- Instruções da tarefa:
Segundo o texto para leitura, por que não é preciso recorrer à teoria dos poderes implícitos? Explique em uma a três frases.

- Texto para leitura:
* * *
I – A própria Constituição Federal assegura, em seu art. 144, § 4º, às polícias civis, dirigidas por delegados de polícia de carreira, as funções de polícia judiciária e a apuração de infrações penais.

II – O art. 6º do Código de Processo Penal, por sua vez, estabelece as providências que devem ser tomadas pela autoridade policial quando tiver conhecimento da ocorrência de um delito, todas dispostas nos incisos II a VI.

III – Legitimidade dos agentes policiais, sob o comando da autoridade policial competente (art. 4º do CPP), para tomar todas as providências necessárias à elucidação de um delito, incluindo-se aí a condução de pessoas para prestar esclarecimentos, resguardadas as garantias legais e constitucionais dos conduzidos.

IV – Desnecessidade de invocação da chamada teoria ou doutrina dos poderes implícitos, construída pela Suprema Corte norte-americana e incorporada ao nosso ordenamento jurídico, uma vez que há previsão expressa, na Constituição e no Código de Processo Penal, que dá poderes à polícia civil para investigar a prática de eventuais infrações penais, bem como para exercer as funções de polícia judiciária.

(…)”

(HC 107644, Rel. Min. Ricardo Lewandowski, 1ª Turma do STF – por maioria, j. 06/09/2011, DJe-200, de 18/10/2011).

Embora o ex-Presidente mereça todo o respeito, em virtude da dignidade do cargo que ocupou (sem prejuízo do respeito devido a qualquer pessoa), isso não significa que está imune à investigação, já que presentes justificativas para tanto, conforme exposto pelo MPF e conforme longamente fundamentado na decisão de 24/02/2016 (evento 4) no processo 5006617-29.2016.4.04.7000.
* * *
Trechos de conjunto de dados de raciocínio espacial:
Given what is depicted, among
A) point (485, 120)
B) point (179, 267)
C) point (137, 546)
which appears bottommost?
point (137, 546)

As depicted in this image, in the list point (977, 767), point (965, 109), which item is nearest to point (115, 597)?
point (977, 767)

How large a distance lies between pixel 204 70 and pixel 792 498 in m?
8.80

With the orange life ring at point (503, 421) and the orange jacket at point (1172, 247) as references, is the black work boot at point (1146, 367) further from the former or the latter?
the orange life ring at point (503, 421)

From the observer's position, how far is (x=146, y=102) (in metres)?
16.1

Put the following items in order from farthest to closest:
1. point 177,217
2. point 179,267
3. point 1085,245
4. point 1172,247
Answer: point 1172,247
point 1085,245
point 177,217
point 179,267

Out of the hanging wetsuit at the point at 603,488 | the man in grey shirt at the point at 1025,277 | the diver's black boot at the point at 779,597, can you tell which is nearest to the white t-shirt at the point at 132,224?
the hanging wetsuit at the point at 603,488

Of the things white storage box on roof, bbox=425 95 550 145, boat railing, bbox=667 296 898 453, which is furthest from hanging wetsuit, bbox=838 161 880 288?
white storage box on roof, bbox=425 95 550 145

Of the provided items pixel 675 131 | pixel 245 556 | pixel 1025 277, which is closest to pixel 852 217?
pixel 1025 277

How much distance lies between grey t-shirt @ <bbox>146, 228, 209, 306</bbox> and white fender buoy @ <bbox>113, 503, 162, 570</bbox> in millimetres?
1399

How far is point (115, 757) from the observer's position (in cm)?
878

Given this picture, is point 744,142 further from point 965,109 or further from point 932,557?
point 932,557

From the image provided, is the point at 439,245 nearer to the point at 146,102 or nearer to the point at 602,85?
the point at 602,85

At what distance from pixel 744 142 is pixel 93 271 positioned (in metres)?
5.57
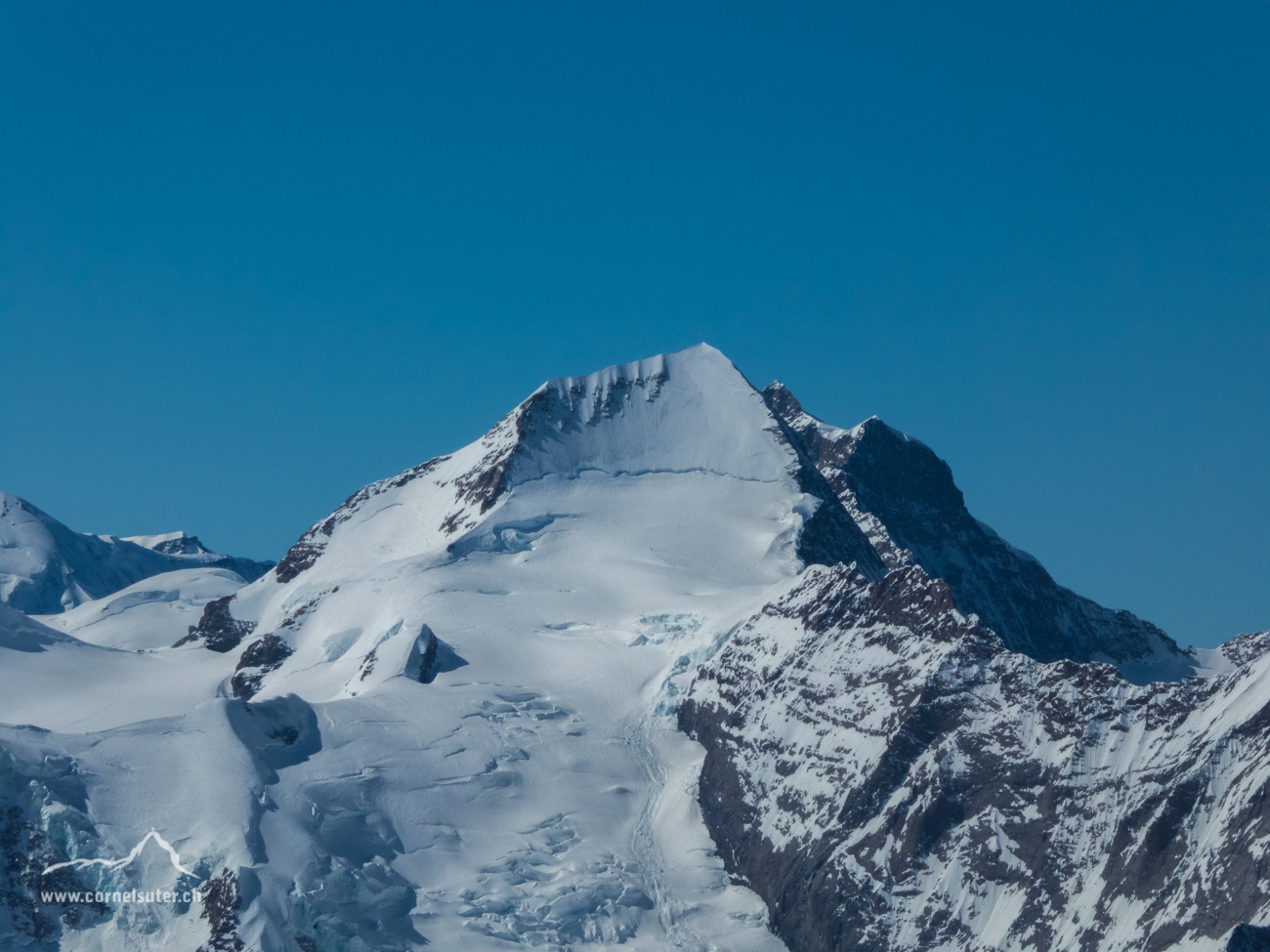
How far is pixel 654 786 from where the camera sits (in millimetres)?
126500

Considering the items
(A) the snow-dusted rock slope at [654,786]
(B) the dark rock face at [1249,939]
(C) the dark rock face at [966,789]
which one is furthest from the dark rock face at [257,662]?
(B) the dark rock face at [1249,939]

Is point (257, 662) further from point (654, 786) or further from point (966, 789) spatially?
point (966, 789)

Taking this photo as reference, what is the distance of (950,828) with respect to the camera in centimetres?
10531

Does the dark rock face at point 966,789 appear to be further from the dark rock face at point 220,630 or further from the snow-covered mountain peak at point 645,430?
the dark rock face at point 220,630

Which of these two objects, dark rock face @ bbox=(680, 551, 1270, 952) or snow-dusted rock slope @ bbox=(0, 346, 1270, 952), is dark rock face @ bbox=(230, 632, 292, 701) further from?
dark rock face @ bbox=(680, 551, 1270, 952)

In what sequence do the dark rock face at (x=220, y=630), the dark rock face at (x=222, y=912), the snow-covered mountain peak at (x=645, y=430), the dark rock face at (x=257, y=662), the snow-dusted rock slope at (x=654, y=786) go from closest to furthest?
the snow-dusted rock slope at (x=654, y=786), the dark rock face at (x=222, y=912), the dark rock face at (x=257, y=662), the dark rock face at (x=220, y=630), the snow-covered mountain peak at (x=645, y=430)

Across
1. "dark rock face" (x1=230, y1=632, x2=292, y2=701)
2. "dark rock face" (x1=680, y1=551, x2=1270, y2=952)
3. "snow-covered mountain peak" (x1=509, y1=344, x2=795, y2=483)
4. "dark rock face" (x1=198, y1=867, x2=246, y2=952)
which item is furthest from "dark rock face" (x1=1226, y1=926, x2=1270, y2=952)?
"snow-covered mountain peak" (x1=509, y1=344, x2=795, y2=483)

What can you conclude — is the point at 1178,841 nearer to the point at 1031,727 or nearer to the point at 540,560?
the point at 1031,727

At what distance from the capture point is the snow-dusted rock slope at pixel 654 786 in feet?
324

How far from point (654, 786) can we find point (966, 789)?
28164 mm

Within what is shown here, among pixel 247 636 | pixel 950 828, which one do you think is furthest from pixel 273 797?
pixel 247 636

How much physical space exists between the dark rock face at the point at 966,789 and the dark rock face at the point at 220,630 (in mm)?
74807

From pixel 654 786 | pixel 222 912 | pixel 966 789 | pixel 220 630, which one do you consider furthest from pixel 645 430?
pixel 222 912

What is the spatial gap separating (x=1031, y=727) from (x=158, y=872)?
55149mm
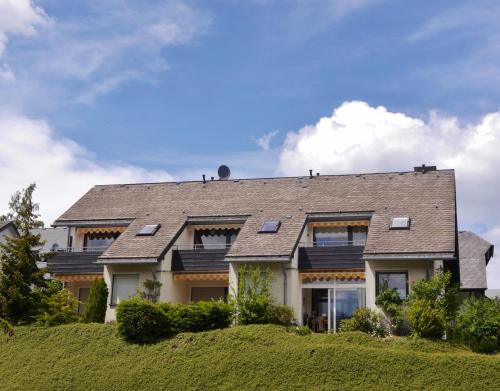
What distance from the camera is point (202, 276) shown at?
4053cm

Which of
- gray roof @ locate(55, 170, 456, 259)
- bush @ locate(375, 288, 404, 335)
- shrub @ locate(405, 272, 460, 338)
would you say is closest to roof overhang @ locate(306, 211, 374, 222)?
gray roof @ locate(55, 170, 456, 259)

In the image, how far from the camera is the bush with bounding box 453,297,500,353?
29891mm

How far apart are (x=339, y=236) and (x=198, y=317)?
12.4 meters

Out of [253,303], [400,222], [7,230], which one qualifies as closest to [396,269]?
[400,222]

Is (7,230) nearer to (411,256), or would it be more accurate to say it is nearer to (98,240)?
(98,240)

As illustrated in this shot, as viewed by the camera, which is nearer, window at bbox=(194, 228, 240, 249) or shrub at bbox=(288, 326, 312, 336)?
shrub at bbox=(288, 326, 312, 336)

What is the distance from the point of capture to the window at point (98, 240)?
45469 millimetres

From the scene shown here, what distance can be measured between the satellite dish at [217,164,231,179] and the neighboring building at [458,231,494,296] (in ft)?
61.8

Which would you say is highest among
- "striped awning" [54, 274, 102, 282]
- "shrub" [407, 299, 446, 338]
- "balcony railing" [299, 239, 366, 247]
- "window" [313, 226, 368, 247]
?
"window" [313, 226, 368, 247]

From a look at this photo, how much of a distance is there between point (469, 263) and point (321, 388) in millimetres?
32525

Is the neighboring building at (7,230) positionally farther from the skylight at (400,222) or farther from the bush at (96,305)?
the skylight at (400,222)

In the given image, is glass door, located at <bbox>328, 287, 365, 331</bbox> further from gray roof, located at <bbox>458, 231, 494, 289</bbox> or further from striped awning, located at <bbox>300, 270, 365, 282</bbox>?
gray roof, located at <bbox>458, 231, 494, 289</bbox>

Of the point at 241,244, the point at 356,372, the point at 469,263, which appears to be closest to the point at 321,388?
the point at 356,372

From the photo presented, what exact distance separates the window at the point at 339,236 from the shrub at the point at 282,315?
25.4 ft
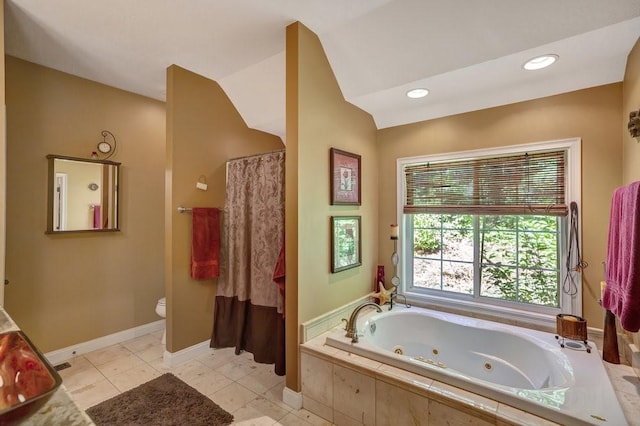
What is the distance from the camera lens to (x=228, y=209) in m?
2.90

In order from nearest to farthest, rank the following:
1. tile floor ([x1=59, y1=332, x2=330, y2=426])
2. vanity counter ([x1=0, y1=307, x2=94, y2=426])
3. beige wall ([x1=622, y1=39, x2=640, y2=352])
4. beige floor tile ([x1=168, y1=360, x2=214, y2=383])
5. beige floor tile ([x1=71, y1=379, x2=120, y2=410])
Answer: vanity counter ([x1=0, y1=307, x2=94, y2=426]) → beige wall ([x1=622, y1=39, x2=640, y2=352]) → tile floor ([x1=59, y1=332, x2=330, y2=426]) → beige floor tile ([x1=71, y1=379, x2=120, y2=410]) → beige floor tile ([x1=168, y1=360, x2=214, y2=383])

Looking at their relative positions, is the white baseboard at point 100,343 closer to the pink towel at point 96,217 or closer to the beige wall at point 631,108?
the pink towel at point 96,217

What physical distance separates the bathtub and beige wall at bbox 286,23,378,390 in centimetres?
32

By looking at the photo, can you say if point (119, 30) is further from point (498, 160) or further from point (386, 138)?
point (498, 160)

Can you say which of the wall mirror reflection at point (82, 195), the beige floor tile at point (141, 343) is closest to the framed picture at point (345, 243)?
the beige floor tile at point (141, 343)

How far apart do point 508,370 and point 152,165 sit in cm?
388

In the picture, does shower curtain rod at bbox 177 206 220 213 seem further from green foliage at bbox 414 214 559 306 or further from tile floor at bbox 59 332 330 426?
green foliage at bbox 414 214 559 306

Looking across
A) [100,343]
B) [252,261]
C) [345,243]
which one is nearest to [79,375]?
[100,343]

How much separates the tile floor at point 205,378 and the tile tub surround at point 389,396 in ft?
0.61

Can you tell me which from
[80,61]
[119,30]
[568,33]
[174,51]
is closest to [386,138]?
[568,33]

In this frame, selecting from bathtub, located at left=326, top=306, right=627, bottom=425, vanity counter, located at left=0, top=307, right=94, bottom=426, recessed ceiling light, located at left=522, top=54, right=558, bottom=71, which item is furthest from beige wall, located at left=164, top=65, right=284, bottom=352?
recessed ceiling light, located at left=522, top=54, right=558, bottom=71

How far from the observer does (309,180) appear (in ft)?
7.03

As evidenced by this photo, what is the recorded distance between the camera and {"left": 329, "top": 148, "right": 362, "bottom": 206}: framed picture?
2.38m

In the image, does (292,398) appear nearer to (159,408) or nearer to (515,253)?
(159,408)
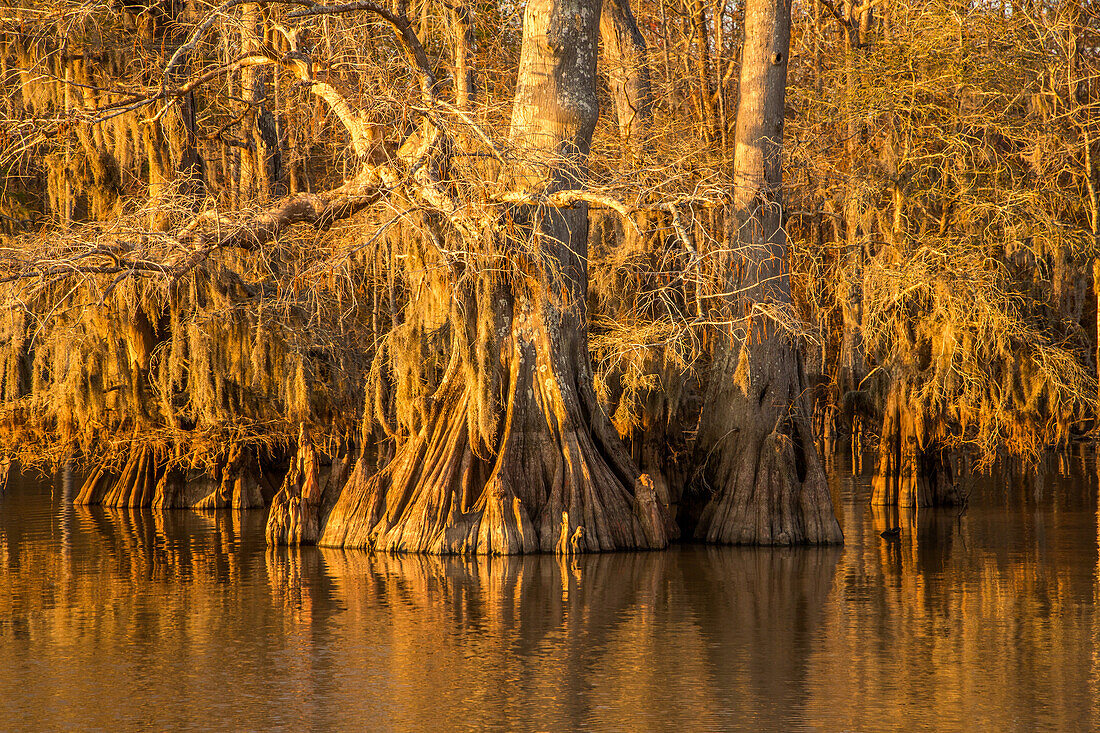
* * *
- Resposta da tarefa:
Porque há previsão expressa na Constituição e no Código de Processo Penal. Essas normas dão à polícia civil poderes para investigar a prática de eventuais infrações penais e para exercer as funções de polícia judiciária.